→ EXERCISE TASK
Swap "red object on shelf" for "red box on shelf" everywhere in the listing below, and write out all the lines again with nothing else altered.

→ Dataset records

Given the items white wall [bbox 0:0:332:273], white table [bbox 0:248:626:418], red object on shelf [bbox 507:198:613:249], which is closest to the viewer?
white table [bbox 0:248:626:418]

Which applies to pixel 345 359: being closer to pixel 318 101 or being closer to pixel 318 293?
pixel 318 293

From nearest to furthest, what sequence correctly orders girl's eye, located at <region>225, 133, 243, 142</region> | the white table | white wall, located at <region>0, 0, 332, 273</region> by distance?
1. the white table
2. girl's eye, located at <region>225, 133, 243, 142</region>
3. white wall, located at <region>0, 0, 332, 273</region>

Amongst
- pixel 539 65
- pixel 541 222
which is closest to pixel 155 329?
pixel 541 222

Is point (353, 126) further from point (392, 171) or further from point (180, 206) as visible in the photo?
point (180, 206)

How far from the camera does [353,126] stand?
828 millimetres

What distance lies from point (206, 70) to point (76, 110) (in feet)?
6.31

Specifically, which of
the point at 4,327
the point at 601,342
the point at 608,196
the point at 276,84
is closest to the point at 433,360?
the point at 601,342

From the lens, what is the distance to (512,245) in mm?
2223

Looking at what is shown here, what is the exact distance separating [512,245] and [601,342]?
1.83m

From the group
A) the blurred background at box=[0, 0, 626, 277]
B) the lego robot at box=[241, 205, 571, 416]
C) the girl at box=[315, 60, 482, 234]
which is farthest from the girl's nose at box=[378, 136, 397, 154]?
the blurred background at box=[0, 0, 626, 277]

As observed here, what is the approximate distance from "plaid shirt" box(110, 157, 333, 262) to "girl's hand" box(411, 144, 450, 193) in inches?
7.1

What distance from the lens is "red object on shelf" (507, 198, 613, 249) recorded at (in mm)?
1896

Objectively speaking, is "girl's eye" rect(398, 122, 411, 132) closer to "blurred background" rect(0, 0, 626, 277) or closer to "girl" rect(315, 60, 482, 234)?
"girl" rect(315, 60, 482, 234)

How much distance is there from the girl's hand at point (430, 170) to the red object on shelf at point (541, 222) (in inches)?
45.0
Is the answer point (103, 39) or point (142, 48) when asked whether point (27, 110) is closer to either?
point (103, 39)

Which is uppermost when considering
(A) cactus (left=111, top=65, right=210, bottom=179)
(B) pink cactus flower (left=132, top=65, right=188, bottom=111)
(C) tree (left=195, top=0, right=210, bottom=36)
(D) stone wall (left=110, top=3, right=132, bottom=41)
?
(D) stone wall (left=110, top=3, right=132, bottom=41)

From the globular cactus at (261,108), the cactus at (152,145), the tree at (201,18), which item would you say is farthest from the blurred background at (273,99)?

→ SOLUTION TO THIS PROBLEM
Given the items white wall [bbox 0:0:332:273], white table [bbox 0:248:626:418], red box on shelf [bbox 507:198:613:249], which is closest to the viewer?
white table [bbox 0:248:626:418]

Which applies to pixel 345 359: being closer to pixel 318 101 or being closer to pixel 318 293?
pixel 318 293

From nearest to furthest, what sequence correctly orders girl's eye, located at <region>225, 133, 243, 142</region> | the white table | white wall, located at <region>0, 0, 332, 273</region> by distance?
1. the white table
2. girl's eye, located at <region>225, 133, 243, 142</region>
3. white wall, located at <region>0, 0, 332, 273</region>

Amongst
- pixel 539 65
- pixel 541 222
which is closest to pixel 155 329?
pixel 541 222

Is point (353, 126) further from point (392, 171) or further from point (180, 206) as visible in the photo?
point (180, 206)

How far from the camera does [353,126] stand?
828 millimetres

What distance lies from point (206, 70) to point (76, 110) (in feet)?
6.31

Specifically, which of
the point at 4,327
the point at 601,342
the point at 608,196
the point at 276,84
is closest to the point at 433,360?
the point at 601,342

From the lens, what is the distance to (512,245) in mm?
2223

Looking at what is shown here, what is the exact distance separating [512,245] and [601,342]?
1.83m

From the group
A) the blurred background at box=[0, 0, 626, 277]
B) the lego robot at box=[241, 205, 571, 416]
C) the girl at box=[315, 60, 482, 234]
which is farthest from the girl's nose at box=[378, 136, 397, 154]?
the blurred background at box=[0, 0, 626, 277]

As observed here, what is the approximate distance from "plaid shirt" box(110, 157, 333, 262) to "girl's hand" box(411, 144, 450, 193) in inches?
7.1

What distance from the lens is "red box on shelf" (507, 198, 613, 249) recorded at (in mm)?
1896

Objectively speaking, is "girl's eye" rect(398, 122, 411, 132) closer to "blurred background" rect(0, 0, 626, 277) or closer to "girl" rect(315, 60, 482, 234)?
"girl" rect(315, 60, 482, 234)

How much distance is there from the girl's hand at point (430, 170) to the red box on shelf at point (541, 222) (in inches)?
45.0
Is the answer point (103, 39) or point (142, 48) when asked whether point (27, 110) is closer to either?
point (103, 39)

Which is uppermost when considering
(A) cactus (left=111, top=65, right=210, bottom=179)
(B) pink cactus flower (left=132, top=65, right=188, bottom=111)
(C) tree (left=195, top=0, right=210, bottom=36)
(D) stone wall (left=110, top=3, right=132, bottom=41)
?
(D) stone wall (left=110, top=3, right=132, bottom=41)

From the globular cactus at (261,108), the cactus at (152,145), the tree at (201,18), which item would you say is farthest from the blurred background at (273,99)?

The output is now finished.